In good English but with musical Eastern inflection a voice gave greeting:
"Good evening, Thirteen. You are awaited--and welcome!"
"Good evening, Shaik Tsin," the European replied in heavy un-English
accents. "Number One is here, yes?"
"Not yet. But we have just received a telautographic message saying he is
on his way."
Nodding impatiently, Thirteen passed through the door, which the Chinaman
quickly closed and barred.
The chamber to which one gained admittance by ways so devious and fantastic
was large--exactly how large it was difficult to guess, since all its walls
were screened by black silk panels upon which golden dragons writhed and
crawled. A thick carpet of black covered every inch of visible floor space,
a black silk canopy hid the ceiling, and all the room was in deep shadow
save the space immediately beneath a great lamp of opalescent glass,
likewise draped in black.
Here stood an octagonal table of black teakwood, on seven sides of which
seven chairs were placed. When Thirteen had taken his seat all these were
occupied. On the eighth side an eighth chair stood empty on a low dais, the
heavy carving of its high back, its massive arms and legs, picked out with
gold.
The six who had anticipated Thirteen at this bizarre rendezvous hailed him
as a familiar, according to their several idiosyncrasies, brusquely,
indifferently, or with some semblance of cordiality. They made a motley
crew.
Two were Englishman in appearance, though the figure of languid elegance in
evening dress that might have graced the lounge of a West End club had a
voice soft with Celtic brogue. The other owned a gross body clothed in loud
checks and, with his mean blue eyes, his mottled complexion, and cunning
leer, would not have seemed out of place in a betting-ring.

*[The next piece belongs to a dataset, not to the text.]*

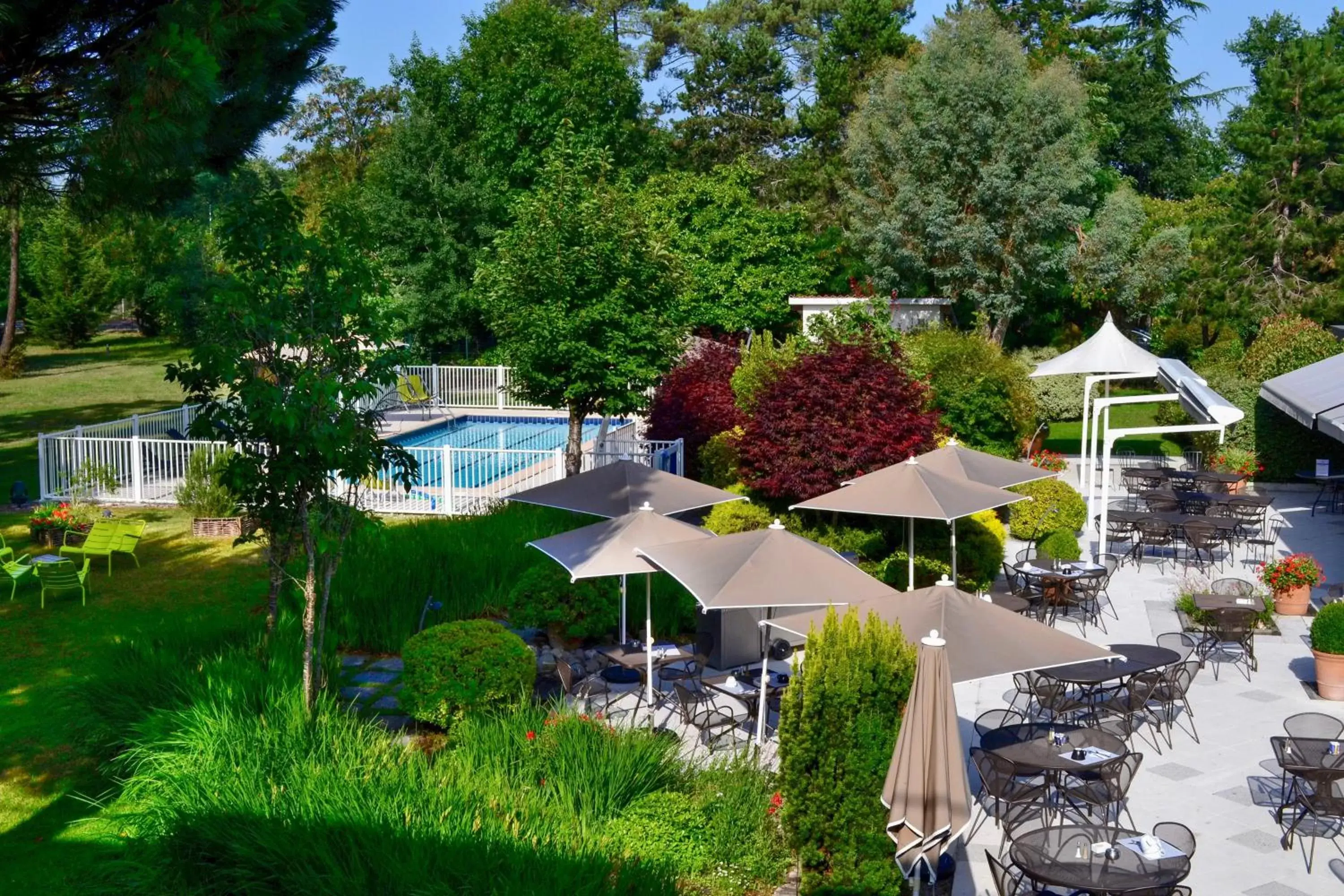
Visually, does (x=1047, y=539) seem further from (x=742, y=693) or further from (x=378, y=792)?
(x=378, y=792)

Aside from these there were a moon-faced Bengali babu, a dark Italian with
flashing eyes and teeth, and a stout person of bovine Teutonic cast--the
type that is sage, shrewd, easy-going when unopposed, but capable under
provocation of exhibiting the most conscienceless brutality.
From this last Thirteen got his warmest welcome.
"You are late, mine friend."
"In good time, however," Thirteen responded with a nod toward the vacant
chair. "More than that, the summons was handed me only twenty minutes ago."
"How was that?" the babu asked. "It was sent at six o'clock."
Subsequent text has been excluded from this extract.